Here are the packages that we will be using for this analysis. If you have never used these packages before use the ‘install.packages’ and firstly download the package, otherwise just use the ‘library’ function to load the packages.
#If not already installed, install first, remove hashtags
#install.packages("fitzroy")
#install.packages("dplyr")
#install.packages("tidtverse")
#If already loaded skip install process
library(fitzRoy)
library(dplyr)
##
## Attaching package: 'dplyr'
## The following objects are masked from 'package:stats':
##
## filter, lag
## The following objects are masked from 'package:base':
##
## intersect, setdiff, setequal, union
library(tidyverse)
## ── Attaching core tidyverse packages ──────────────────────── tidyverse 2.0.0 ──
## ✔ forcats 1.0.0 ✔ readr 2.1.4
## ✔ ggplot2 3.4.4 ✔ stringr 1.5.0
## ✔ lubridate 1.9.3 ✔ tibble 3.2.1
## ✔ purrr 1.0.2 ✔ tidyr 1.3.0
## ── Conflicts ────────────────────────────────────────── tidyverse_conflicts() ──
## ✖ dplyr::filter() masks stats::filter()

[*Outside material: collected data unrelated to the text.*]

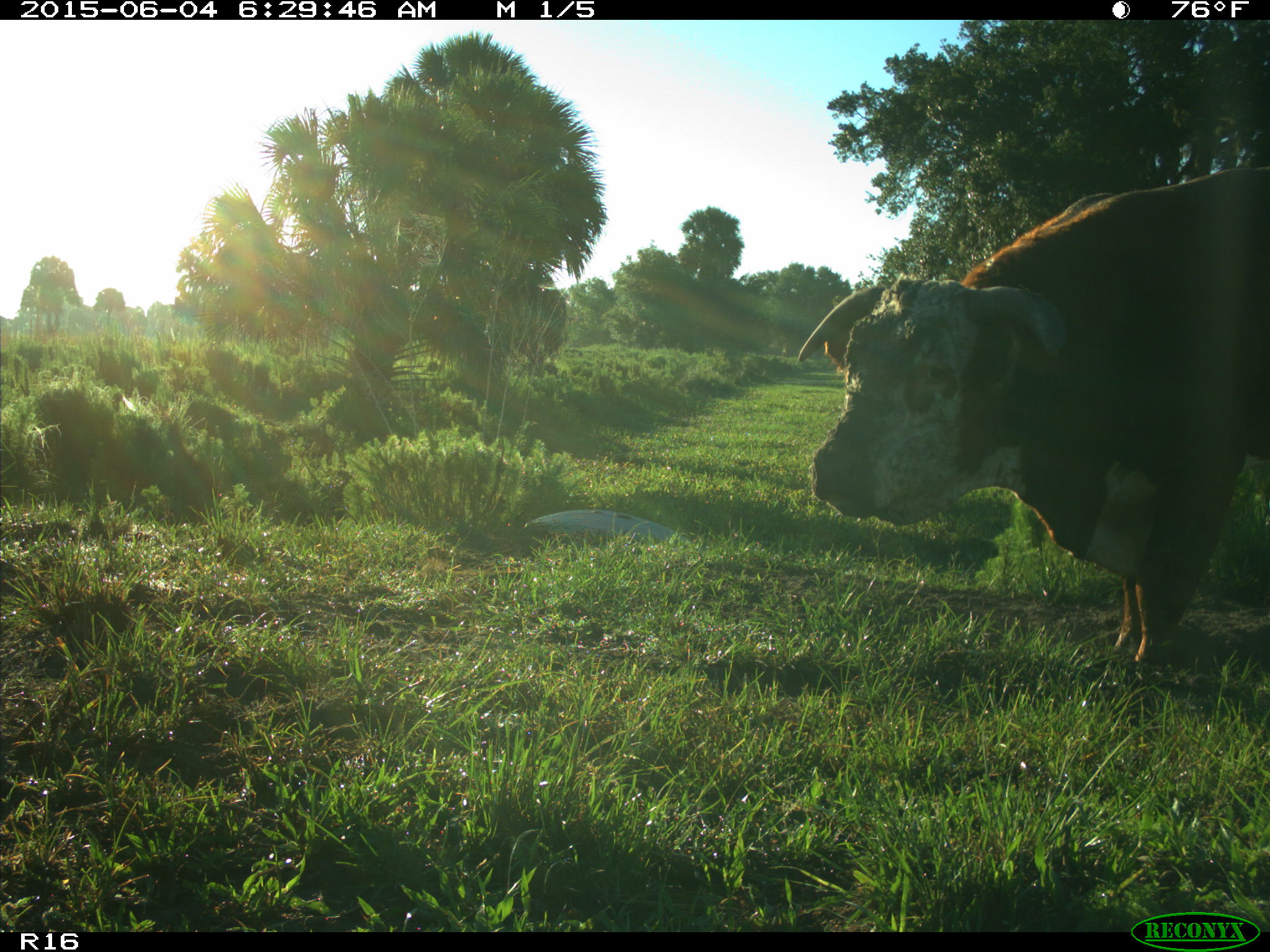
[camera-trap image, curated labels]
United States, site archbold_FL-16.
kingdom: Animalia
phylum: Chordata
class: Mammalia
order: Artiodactyla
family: Bovidae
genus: Bos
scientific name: Bos taurus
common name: domestic cow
Bos taurus (domestic cow).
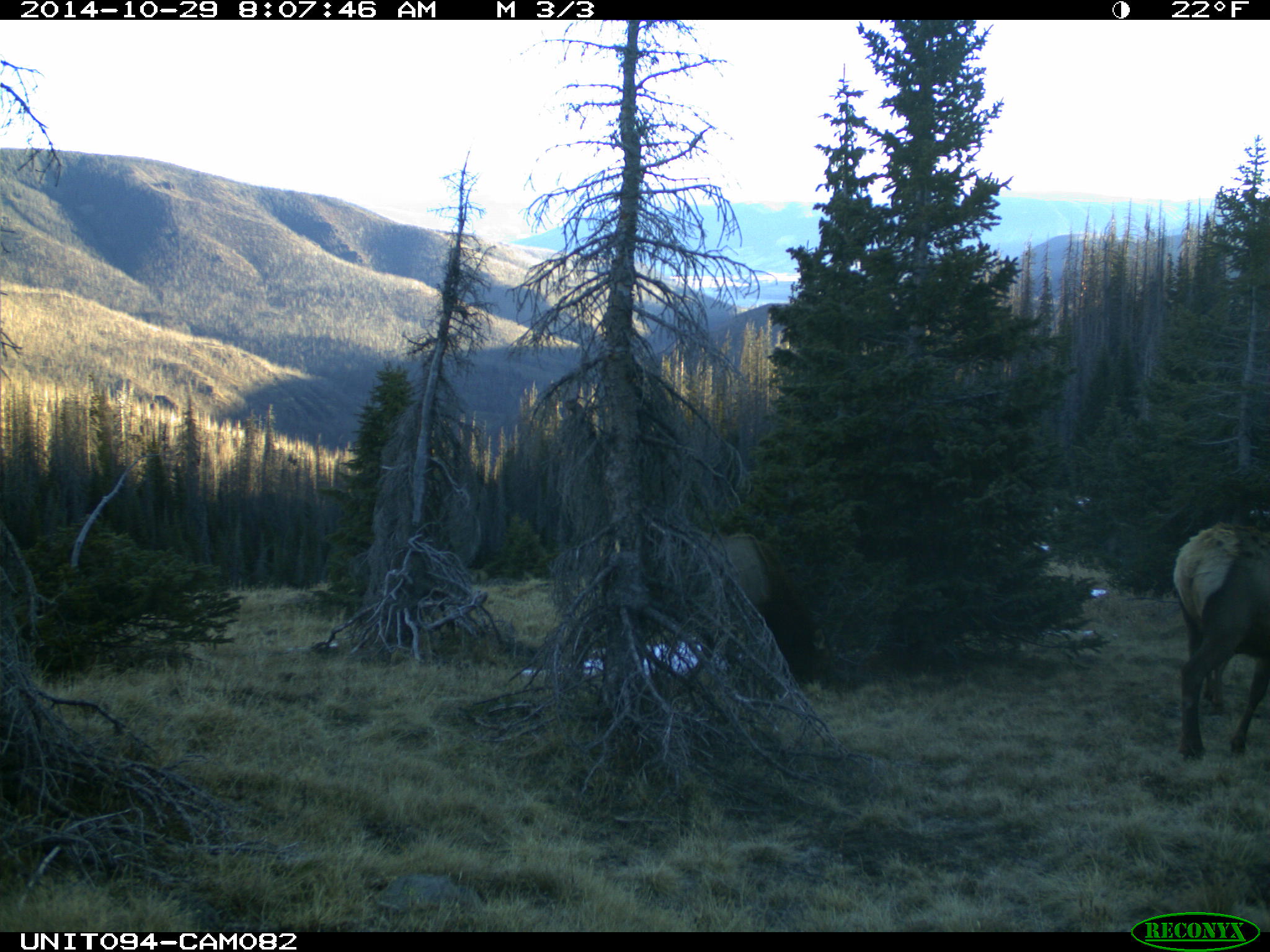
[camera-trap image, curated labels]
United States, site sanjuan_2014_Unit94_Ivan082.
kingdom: Animalia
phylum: Chordata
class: Mammalia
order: Artiodactyla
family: Cervidae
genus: Cervus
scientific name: Cervus elaphus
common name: red deer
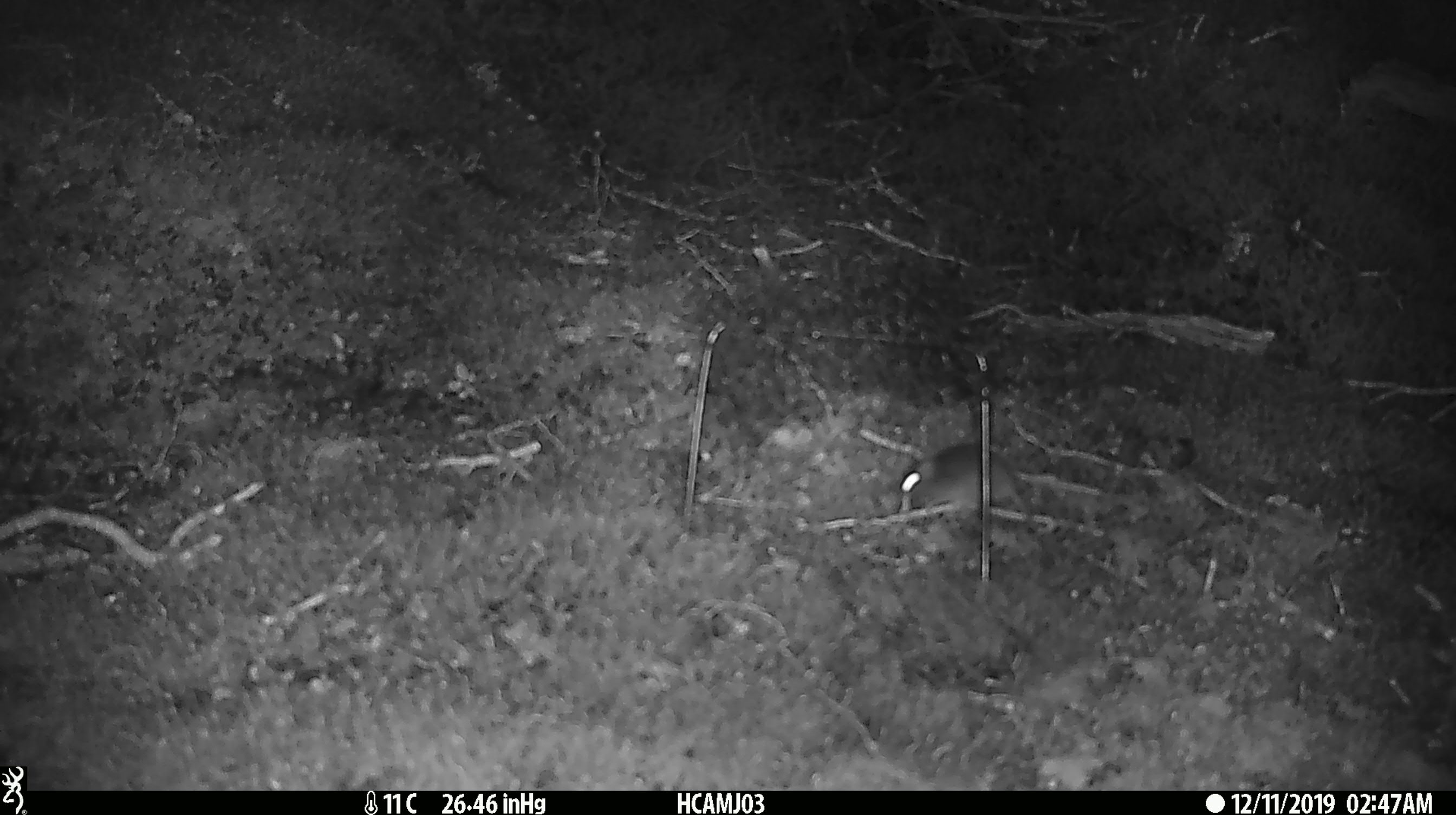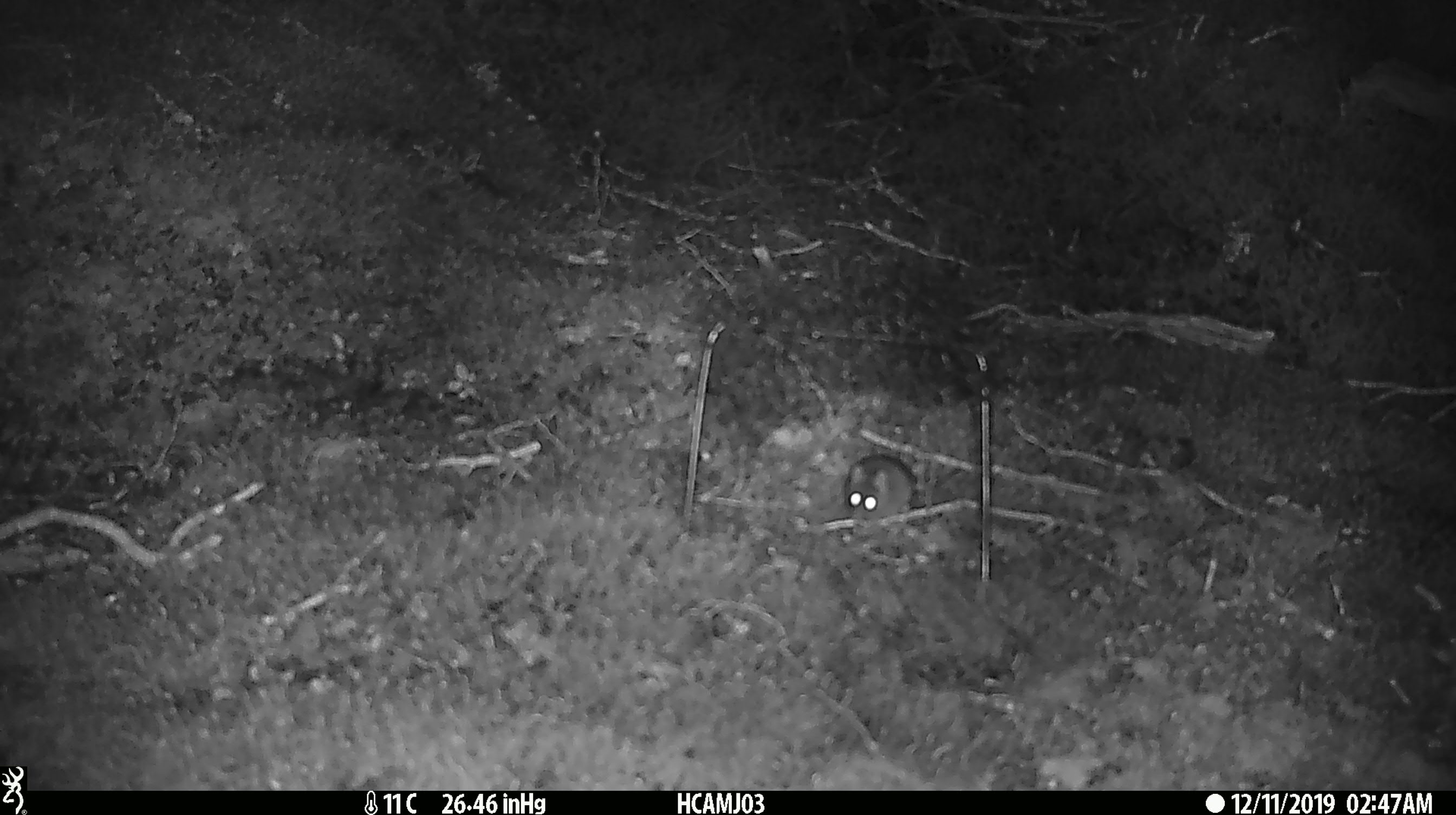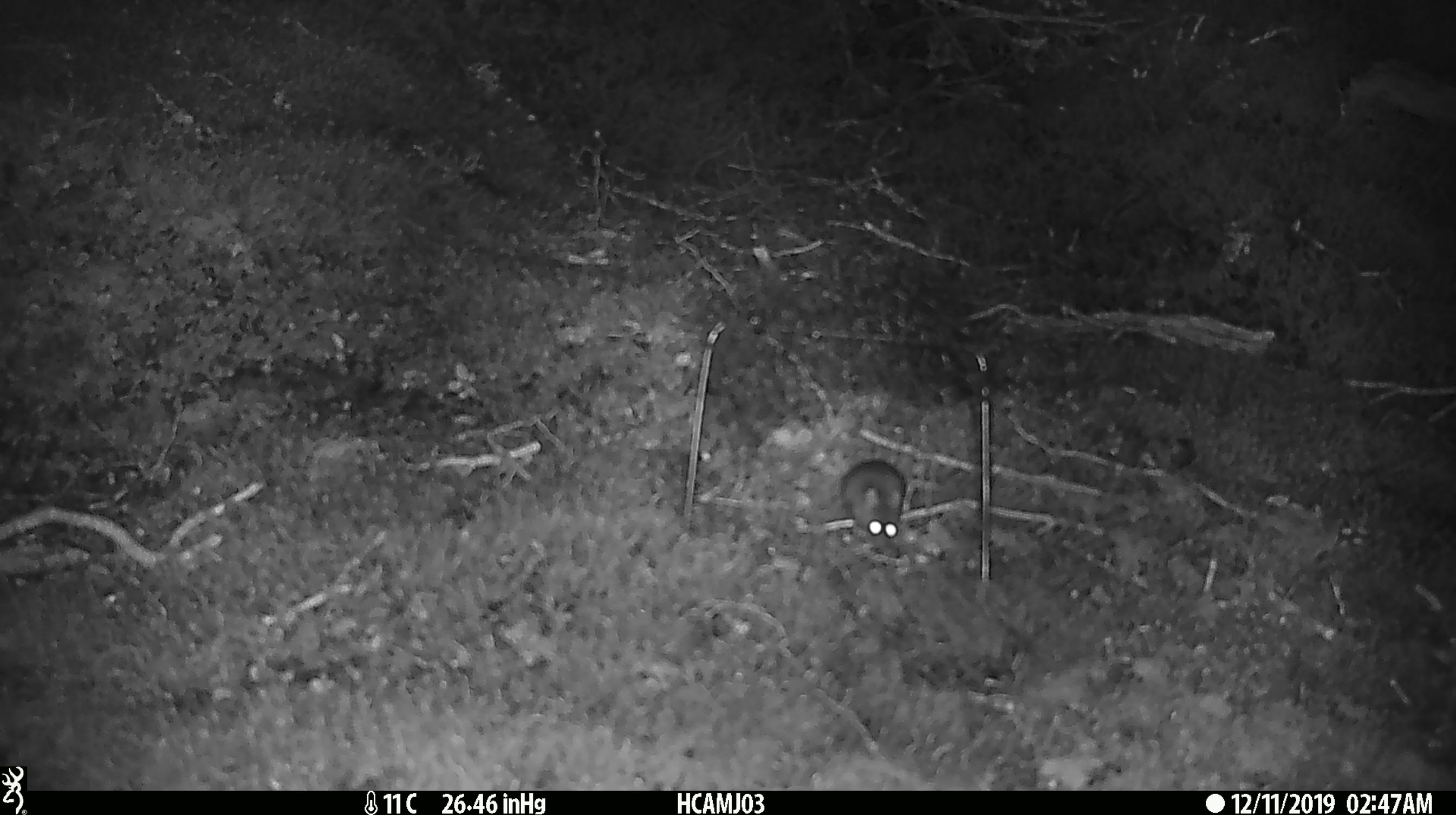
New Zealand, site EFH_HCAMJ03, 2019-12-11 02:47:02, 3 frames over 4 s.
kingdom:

## ✖ dplyr::lag() masks stats::lag()
## ℹ Use the conflicted package (<http://conflicted.r-lib.org/>) to force all conflicts to become errors
Lets import some data to use, we will be sourcing our data from the ‘fitzroy’ package, the fitzroy package contains many datasets for AFL and AFLW competitions. The ‘fetch_results_afltables’ will give us all the results for each game of the selected season. Aswell as the match results the ‘fitzroy’ package can also provide player data, player statistics and ladder positions for different seasons.
afl2022 <- fitzRoy::fetch_results_afltables(season = 2022)
Lets have a quick look at our dataset
head(afl2022, )
## # A tibble: 6 × 16
## Game Date Round Home.Team Home.Goals Home.Behinds Home.Points Away.Team
## <dbl> <date> <chr> <chr> <int> <int> <int> <chr>
## 1 15984 2022-03-16 R1 Melbourne 14 13 97 Footscray
## 2 15985 2022-03-17 R1 Carlton 14 17 101 Richmond
## 3 15986 2022-03-18 R1 St Kilda 12 13 85 Collingw…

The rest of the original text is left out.